Editing and Refining

The output is a markdown file. I can open it in VS Code, Obsidian, or any text editor and make changes directly. Claude Code’s draft is a starting point, not the final product. I’ll tighten the prose, add personal anecdotes, cut sections that feel fluffy.

Read more about how I create content with AI while avoiding slop here: My AI Writing Process

When I’m done editing, I save the file and tell Claude Code to push:

Bash
claude> Commit and push the new blog post

Done. Live on my site in 20 seconds.

The Speed Difference in Practice

From idea to published post:

Old workflow (WordPress): 5-6 hours minimum. Lots of context switching between tools, waiting for editors to load, copying embed codes, previewing.

New workflow (Claude Code + Astro): 2-3 hours for a substantial tutorial like this one. One tool, one conversation, one push. And most of that time is me editing.

Should You Do this?

This whole process took me an afternoon.
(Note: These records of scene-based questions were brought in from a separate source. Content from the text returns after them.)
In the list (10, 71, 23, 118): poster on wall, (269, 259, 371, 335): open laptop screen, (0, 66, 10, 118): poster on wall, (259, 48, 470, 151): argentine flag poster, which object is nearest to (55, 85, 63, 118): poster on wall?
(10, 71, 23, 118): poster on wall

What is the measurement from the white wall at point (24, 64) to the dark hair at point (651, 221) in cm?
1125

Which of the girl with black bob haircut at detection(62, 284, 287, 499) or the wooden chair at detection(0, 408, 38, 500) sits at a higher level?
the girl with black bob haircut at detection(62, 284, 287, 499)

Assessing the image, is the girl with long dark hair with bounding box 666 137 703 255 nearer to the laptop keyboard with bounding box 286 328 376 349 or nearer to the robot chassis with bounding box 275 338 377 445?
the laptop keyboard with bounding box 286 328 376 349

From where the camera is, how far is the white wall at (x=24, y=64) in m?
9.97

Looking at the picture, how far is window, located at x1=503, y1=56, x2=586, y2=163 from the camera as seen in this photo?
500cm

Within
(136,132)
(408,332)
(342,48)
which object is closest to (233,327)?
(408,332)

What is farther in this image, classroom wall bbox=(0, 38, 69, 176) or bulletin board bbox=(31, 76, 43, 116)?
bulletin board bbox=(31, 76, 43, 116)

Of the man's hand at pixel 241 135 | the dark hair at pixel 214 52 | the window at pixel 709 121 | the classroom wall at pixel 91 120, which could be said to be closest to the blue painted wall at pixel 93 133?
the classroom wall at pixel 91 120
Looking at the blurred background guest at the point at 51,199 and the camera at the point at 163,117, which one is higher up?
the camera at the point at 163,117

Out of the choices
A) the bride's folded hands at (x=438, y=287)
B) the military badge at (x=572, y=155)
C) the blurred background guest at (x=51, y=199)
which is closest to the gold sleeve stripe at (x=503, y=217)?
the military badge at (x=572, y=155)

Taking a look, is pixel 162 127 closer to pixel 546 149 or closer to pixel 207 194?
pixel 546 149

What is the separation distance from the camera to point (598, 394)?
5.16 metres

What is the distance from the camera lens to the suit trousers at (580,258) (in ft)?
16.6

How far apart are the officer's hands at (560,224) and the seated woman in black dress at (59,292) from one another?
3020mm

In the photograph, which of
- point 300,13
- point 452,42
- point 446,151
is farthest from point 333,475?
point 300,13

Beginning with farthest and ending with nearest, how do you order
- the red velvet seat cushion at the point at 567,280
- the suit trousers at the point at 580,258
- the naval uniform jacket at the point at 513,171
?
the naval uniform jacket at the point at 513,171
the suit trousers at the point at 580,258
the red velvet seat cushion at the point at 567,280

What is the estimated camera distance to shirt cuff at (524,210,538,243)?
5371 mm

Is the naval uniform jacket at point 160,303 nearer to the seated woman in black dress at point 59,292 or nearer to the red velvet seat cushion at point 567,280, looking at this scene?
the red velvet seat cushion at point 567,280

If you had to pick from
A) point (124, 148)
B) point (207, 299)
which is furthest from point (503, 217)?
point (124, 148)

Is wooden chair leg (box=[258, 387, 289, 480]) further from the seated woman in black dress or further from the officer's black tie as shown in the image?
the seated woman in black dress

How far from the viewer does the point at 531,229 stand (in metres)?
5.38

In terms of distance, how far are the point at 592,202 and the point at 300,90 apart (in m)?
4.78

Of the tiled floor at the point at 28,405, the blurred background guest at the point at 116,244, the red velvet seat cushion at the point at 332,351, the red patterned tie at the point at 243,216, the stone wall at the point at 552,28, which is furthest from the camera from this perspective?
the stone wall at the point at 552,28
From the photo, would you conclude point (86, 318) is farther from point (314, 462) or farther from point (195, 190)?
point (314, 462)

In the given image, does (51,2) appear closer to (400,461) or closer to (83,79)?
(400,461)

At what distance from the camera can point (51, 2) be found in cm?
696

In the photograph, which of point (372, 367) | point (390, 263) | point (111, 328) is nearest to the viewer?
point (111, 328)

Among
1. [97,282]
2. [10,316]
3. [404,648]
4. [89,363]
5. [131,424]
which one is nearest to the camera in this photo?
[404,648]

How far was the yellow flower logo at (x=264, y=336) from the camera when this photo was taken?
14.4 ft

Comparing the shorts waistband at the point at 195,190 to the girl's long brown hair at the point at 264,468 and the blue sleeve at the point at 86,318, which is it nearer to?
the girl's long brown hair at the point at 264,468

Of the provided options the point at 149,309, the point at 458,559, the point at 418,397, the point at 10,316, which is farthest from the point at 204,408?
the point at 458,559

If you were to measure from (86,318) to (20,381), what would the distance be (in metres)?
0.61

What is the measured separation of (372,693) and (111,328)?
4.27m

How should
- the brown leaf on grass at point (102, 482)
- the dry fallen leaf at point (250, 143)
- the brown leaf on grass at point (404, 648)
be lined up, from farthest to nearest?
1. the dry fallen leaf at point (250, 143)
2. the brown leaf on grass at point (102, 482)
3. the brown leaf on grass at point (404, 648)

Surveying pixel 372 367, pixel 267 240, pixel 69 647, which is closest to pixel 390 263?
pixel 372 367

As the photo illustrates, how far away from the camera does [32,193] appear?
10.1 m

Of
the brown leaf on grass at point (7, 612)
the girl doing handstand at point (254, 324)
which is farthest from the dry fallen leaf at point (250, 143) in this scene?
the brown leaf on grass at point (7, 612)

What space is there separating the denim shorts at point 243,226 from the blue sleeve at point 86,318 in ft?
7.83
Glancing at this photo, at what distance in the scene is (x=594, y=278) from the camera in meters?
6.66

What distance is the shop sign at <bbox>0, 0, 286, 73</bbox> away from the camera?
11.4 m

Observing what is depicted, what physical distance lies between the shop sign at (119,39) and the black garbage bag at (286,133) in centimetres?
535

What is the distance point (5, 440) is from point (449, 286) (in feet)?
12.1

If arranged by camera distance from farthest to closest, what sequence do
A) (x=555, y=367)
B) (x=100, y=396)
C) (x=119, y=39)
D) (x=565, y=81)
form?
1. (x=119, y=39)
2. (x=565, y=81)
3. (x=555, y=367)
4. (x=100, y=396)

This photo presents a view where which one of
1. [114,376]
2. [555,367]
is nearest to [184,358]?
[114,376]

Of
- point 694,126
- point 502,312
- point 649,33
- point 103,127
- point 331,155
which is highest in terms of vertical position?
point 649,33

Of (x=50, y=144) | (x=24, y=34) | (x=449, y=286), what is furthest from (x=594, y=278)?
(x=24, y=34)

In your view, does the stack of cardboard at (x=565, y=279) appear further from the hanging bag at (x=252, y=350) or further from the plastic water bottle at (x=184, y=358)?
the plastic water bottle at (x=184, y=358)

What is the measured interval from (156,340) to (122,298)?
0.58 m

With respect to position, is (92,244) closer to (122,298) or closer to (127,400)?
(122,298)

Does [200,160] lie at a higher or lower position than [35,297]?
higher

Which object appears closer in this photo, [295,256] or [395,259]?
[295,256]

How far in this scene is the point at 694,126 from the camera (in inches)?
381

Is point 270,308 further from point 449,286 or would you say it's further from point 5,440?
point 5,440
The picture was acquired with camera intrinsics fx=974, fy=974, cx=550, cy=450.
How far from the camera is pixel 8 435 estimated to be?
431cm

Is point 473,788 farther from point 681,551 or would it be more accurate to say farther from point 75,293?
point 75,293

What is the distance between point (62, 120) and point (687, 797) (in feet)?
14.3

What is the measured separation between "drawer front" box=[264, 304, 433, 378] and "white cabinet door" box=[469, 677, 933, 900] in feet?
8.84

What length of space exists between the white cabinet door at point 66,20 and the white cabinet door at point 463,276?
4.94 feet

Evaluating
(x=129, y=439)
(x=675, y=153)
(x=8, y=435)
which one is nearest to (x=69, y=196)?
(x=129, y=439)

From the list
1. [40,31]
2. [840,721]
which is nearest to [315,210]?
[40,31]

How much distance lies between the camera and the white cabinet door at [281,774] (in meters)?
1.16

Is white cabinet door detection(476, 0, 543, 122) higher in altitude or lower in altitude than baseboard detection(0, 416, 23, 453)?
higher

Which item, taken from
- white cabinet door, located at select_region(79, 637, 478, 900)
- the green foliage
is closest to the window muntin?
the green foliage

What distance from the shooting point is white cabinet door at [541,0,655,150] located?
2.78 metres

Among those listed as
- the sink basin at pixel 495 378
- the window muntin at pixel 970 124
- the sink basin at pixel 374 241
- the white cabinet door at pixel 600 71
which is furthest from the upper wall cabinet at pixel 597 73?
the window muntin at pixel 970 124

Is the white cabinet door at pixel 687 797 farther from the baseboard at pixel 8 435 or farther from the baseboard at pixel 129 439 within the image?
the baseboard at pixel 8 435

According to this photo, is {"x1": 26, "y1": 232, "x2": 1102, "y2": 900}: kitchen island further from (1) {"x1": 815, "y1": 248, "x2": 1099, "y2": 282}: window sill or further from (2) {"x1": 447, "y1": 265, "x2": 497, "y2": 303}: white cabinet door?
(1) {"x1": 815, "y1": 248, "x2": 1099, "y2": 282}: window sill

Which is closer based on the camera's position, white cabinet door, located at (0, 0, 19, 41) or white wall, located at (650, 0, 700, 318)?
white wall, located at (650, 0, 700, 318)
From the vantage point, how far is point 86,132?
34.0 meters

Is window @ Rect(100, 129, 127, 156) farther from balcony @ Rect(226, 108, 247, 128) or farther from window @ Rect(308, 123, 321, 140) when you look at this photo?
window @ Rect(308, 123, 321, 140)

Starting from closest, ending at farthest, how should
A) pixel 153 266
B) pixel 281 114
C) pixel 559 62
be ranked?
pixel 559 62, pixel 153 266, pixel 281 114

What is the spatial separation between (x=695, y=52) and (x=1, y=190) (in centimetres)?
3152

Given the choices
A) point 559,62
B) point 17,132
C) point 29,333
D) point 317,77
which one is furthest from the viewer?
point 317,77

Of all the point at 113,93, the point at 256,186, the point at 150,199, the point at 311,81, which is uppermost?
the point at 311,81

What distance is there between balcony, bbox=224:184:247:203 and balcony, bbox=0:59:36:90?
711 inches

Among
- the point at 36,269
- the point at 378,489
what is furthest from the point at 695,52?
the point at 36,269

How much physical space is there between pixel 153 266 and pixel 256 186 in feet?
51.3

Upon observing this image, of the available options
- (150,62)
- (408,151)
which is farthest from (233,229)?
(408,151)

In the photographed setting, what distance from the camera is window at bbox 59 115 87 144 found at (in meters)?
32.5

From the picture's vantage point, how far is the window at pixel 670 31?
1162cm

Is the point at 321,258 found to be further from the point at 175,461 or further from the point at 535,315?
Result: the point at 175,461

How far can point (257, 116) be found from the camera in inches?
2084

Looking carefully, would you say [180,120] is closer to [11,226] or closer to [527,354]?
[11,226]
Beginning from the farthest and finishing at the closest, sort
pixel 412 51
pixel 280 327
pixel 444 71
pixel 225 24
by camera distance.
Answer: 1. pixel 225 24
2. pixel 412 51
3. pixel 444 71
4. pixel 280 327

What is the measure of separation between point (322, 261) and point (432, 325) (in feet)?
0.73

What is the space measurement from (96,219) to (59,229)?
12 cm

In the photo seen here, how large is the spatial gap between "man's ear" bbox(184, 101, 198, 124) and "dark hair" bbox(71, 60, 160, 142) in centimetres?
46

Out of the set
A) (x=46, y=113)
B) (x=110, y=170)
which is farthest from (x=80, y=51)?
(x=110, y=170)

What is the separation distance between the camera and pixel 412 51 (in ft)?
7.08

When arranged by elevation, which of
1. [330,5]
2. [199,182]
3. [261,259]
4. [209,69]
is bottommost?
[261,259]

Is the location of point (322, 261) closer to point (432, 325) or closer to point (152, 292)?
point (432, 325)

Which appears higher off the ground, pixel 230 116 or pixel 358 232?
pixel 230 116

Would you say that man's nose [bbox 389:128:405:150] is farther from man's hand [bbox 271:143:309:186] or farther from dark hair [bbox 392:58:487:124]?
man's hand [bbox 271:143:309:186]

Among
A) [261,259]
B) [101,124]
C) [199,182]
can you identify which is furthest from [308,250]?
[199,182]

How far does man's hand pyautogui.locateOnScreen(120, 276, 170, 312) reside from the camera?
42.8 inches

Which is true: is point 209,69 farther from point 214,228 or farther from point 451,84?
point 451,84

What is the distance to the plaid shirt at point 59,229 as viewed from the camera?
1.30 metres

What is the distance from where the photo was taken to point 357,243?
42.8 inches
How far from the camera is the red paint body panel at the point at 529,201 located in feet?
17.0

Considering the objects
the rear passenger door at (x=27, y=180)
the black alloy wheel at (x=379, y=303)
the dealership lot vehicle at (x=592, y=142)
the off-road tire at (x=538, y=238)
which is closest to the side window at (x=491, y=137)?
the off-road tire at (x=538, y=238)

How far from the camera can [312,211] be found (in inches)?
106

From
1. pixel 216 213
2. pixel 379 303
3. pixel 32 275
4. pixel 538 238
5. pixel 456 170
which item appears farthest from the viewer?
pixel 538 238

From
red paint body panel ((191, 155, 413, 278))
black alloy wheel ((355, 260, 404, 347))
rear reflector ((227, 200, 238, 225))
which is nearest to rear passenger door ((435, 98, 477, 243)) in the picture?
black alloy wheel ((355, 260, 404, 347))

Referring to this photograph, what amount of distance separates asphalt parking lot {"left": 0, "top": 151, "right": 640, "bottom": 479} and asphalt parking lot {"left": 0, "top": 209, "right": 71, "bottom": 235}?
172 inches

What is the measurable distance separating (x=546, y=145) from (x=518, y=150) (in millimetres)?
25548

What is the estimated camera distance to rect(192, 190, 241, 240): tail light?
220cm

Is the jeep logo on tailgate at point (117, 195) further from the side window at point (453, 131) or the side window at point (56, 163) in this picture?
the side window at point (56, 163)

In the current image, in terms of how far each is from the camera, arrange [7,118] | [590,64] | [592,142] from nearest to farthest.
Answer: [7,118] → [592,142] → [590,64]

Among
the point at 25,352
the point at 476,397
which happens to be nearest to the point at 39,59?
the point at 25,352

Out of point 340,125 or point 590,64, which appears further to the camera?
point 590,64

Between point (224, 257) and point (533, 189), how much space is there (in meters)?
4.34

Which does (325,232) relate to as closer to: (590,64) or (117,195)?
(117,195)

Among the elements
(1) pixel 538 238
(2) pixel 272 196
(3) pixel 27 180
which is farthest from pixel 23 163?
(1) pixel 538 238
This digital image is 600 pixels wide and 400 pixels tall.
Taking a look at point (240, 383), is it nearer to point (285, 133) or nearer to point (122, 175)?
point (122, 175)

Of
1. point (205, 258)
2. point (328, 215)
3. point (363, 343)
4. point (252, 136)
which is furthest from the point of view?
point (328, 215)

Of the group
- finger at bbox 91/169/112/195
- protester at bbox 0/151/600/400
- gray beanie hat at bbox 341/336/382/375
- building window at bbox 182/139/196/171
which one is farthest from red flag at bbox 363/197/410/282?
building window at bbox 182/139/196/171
And at the end of it, I realized that I’m not rolling my own CMS. I don’t need any of the standard CMS features.

This approach works if:

  • You’re a solo blogger or small team
  • You’re comfortable with code (or have an AI coding agent)
  • Your content has one primary destination (your website)
  • You don’t need approval workflows, role-based permissions, or audit trails

This approach may not work if:

  • You have non-technical team members who need to edit content (although maybe you can train them on this workflow)
  • You need content to flow to multiple destinations like apps and emails (although Claude Code can handle this)
  • You need structured data with relationships and queries
  • You have compliance requirements that need proper audit trails
  • You’re publishing at high velocity with multiple contributors

Sanity’s right that large teams need a CMS. But for everyone else, the markdown + git + coding agent workflow is so much better.

My blog is now:

  • Faster – Perfect 100 PageSpeed score, sub-second loads
  • Cheaper – $0/month vs $20/month
  • Simpler – No plugins, no database, no security updates
  • AI-native – Claude Code can create, edit, and publish content directly

In fact, I’m also in the process of launching my new AI consultancy, Hiyaku Labs, and one of our partners, who is an expert designer, has been struggling with Framer. After showing her what I did with my personal blog, we decided to do the same for Hiyaku Labs, and built the full site in 2 hours.

Check it out at hiyakulabs.com

So, if your CMS-hosted site feels sluggish, or you’re struggling to get the design right, or all the extra steps and complexity are frustrating you, it might be worth a shot.

Your content is just code now.


I’ll update this post once the full migration is complete with any lessons learned along the way.